Por ahora, el mundo digital es solo una pequeña parte de nuestra vida, pero sé que llegará el día en que dejemos atrás la fantasía de las plataformas online y tendré que explicarle a mi hija que no todo en la pantalla es lo que parece. Sobre todo desde que, gracias a la inteligencia artificial, vemos lo que queremos —o lo que otros quieren que veamos. Y esa realidad —que ella crecerá en un mundo que yo apenas entiendo—, lo admito, da miedo. Tengo que prepararla para algo para lo que quizá yo misma no estoy lista.
El nuevo generador de imágenes AI de Google ha desatado un intenso debate en internet.
En redes sociales se viralizaron ejemplos de “fotos” realistas de eventos que nunca ocurrieron, escenas históricas manipuladas y momentos fabricados con celebridades —todo con un solo comando. No en un guion de ciencia ficción, sino en tiempo real.
Es comprensible la preocupación: ¿qué pensar de un mundo donde no podemos creer en lo que vemos?
Como madre que recuerda la primera cámara digital y hasta las fotos fantasma analógicas, me inquieta: ¿cómo enseñar percepción de la realidad en una época donde esta casi no se diferencia de un comando que alguien escribió con alguna intención en una plataforma?

Los niños de hoy no crecen con falta de información, sino con exceso de información. En mi infancia, un rumor tardaba días en recorrer la escuela. Hoy, una imagen malintencionada generada por IA puede cambiar la opinión pública en minutos. Es fácil imaginar los fines dañinos a nivel micro o global, pero cómo protegerse aún me cuesta visualizar.
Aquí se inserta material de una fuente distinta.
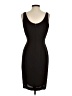 Chetta B Solid Black Brown Cocktail Dress Size 6 - photo 2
Hasta ahora, verificar hechos era un juego claro: fuente, fecha, contexto. Pero ahora ni siquiera una imagen es prueba. Si para mí, adulto, es difícil distinguir lo real, para mi hija será aún más complicado —sobre todo cuando la cultura visual se incline hacia la estética creada por IA.
Confieso que a veces siento que el pánico sobre la inteligencia artificial es exagerado: cada salto tecnológico ha generado temores similares.
Pero este cambio no solo trae nuevas herramientas, sino también nuevas incertidumbres. La pérdida de certeza visual.
La sensación de que algo no es seguro aunque lo veamos con nuestros propios ojos, y que aun así habrá quienes sigan creyendo solo en lo que ven.

¿Cuál es mi tarea como madre en todo esto? Quizá no tener respuestas infalibles ni absolutas. No es posible. Más bien, enseñarle a dudar: la duda no es debilidad, es estrategia para sobrevivir. Que cuestione el mundo que ve en pantalla, las opiniones y las noticias. De hecho, el pensamiento crítico será su mejor arma.
No soy experta en IA y probablemente nunca lo seré. Pero soy mamá, y eso significa que debo ir un paso adelante de mi hijo, o al menos a su lado. No puedo ignorar el avance tecnológico ni decir que no me importa, porque eso la dejaría sola en un terreno desconocido y peligroso. La inteligencia artificial no reemplaza el sentido común, las conversaciones y el pensamiento crítico. Por más que la IA facilite la vida, hay cosas para las que debo preparar a mi hija.